Così apparve ad Apollo e lo stupore gli bloccò il sangue. –Possibile?– pensò, –Cupido? Con queste sembianze?– Fu solo un attimo. Poi sentì il sangue rifluire e gonfiargli le tempie mentre un irresistibile desiderio gli gonfiava il cuore ed il membro. Si avviò quasi di corsa, attratto da quelle natiche, ansimando: –amami creatura divina, fammi rinfrescare alla tua fonte, donami il frutto di melagrana, presto, l’incendio mi scioglie, non farmi bruciare.– Dafne a sentire i sospiri si voltò di scatto e scorgendo il viso stralunato di Apollo ne fu atterrita. – Gesù, Gesù, aiutami, disse scappando tra i fiori, mantienimi pura, non lasciarmi preda dell’artiglio di Satana!–
Il Signore quella mattina era ben disposto. Dafne più volte aveva chiesto un suo segno. C’era una radice di pino che fuoriusciva dal terreno di quel sentiero. Frastornato dalla passione e dalla lussuria, Apollo v’incappò finendo disteso sulla finissima sabbia. Più volte tentò di rialzarsi ma poté appena sollevare la testa. Impaurito si guardò intorno. Vide una pozza d’acqua in un bacile naturale di lava. Vi si trascinò e, specchiatosi, finalmente si rese conto. Era divenuto nero e serpente: un biscione più grande di quello che aveva assassinato. Ne restò stravolto. Anche così, il fuoco continuava a consumarlo dentro, mentre, irresistibile, una forza misteriosa lo costringeva. Si mise a strisciare lungo il sentiero sibilando il proprio desiderio.

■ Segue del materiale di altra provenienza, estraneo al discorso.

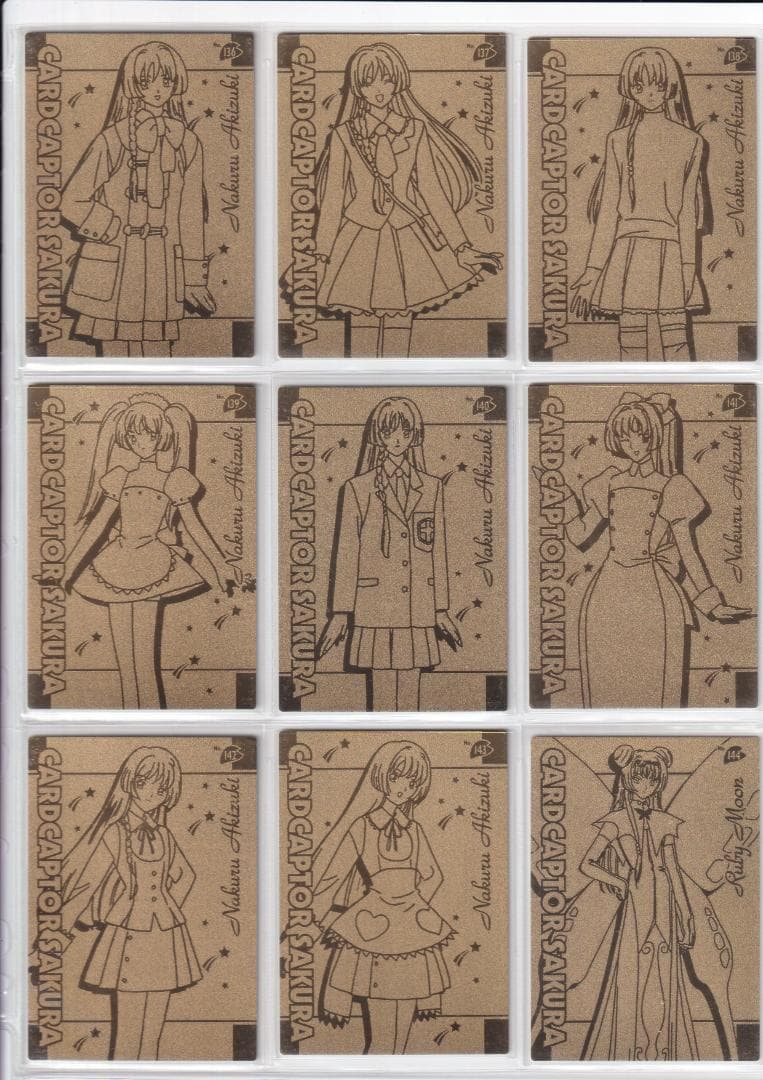 カードキャプターさくら　エッチングカード　フルコンプ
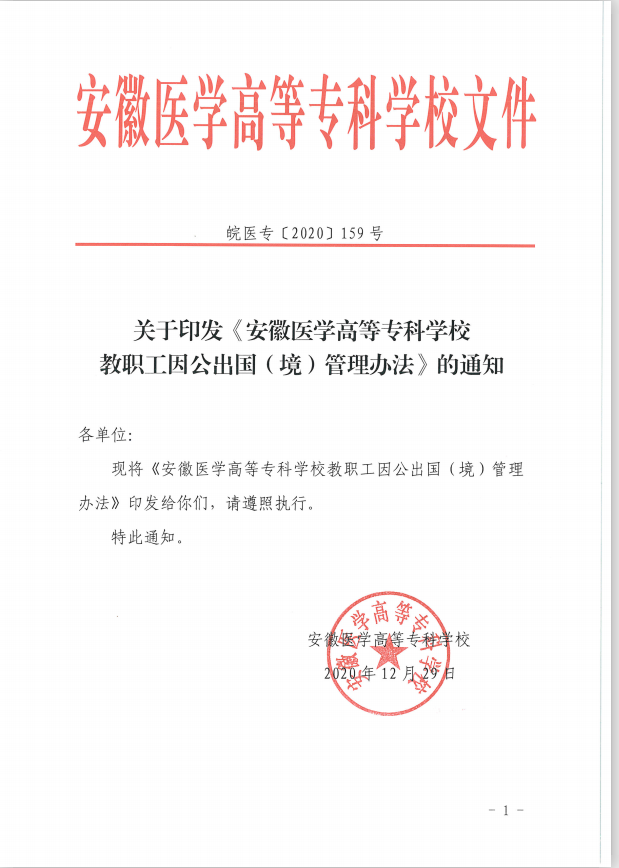 D2F2B3078511B7DE7D734FDF9C0_F7D59F29_2FD34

Infine la vide a distanza la bella giovine, mentre il suo corpo svaniva come fumo dentro un giovane fico selvatico. Non poté fare altro che cingerlo con le sue spire e così restare avvinghiato, fino alla fine.

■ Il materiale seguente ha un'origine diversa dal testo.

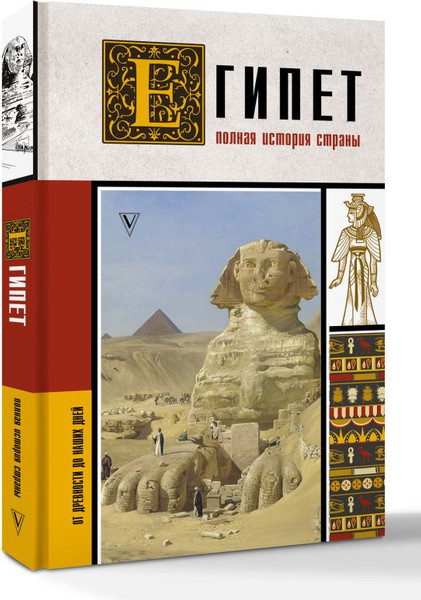 Изображение товара Книга АСТ Египет. Полная история страны, твердая обложка (Хасан Ибрагим Али)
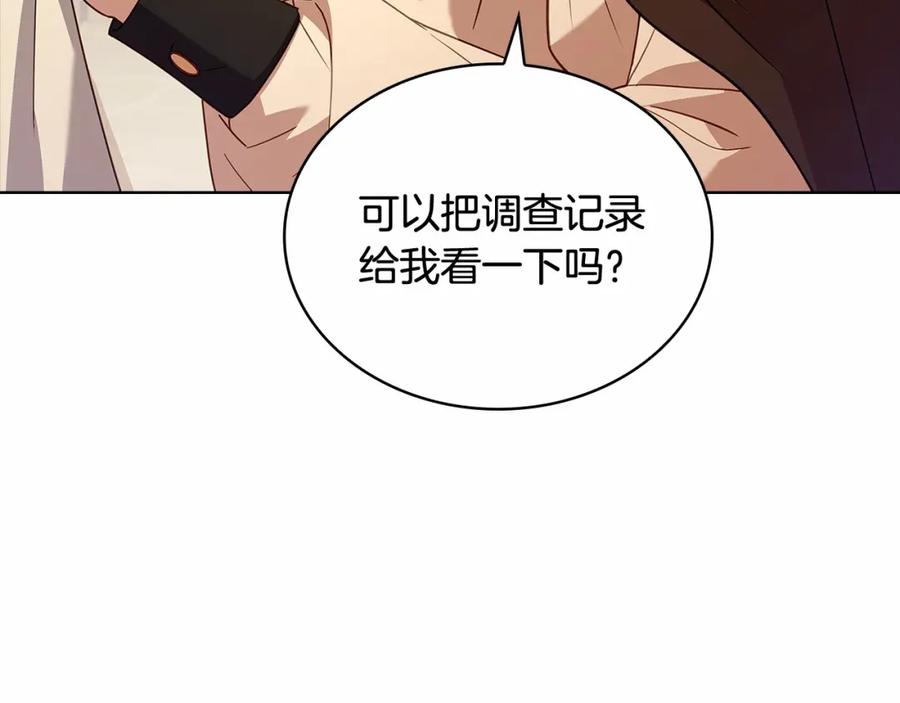 第206页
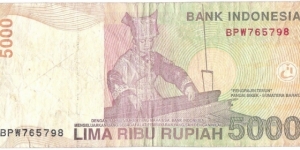 Banknote from Indonesia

I contadini che passano da quelle parti raccontano di un fico selvatico che, miracolosamente, si è messo a fruttificare. I frutti bianchi e dolcissimi sono di una specie nuova. Aperti, mostrano una polpa bianca all’interno: due mezzelune divise da un segno nero. Dicono pure che il fusto del fico è ancora stretto dalle spirali fossilizzate del serpente. Dicono…., ma potrebbe essere un antico rampicante parassita.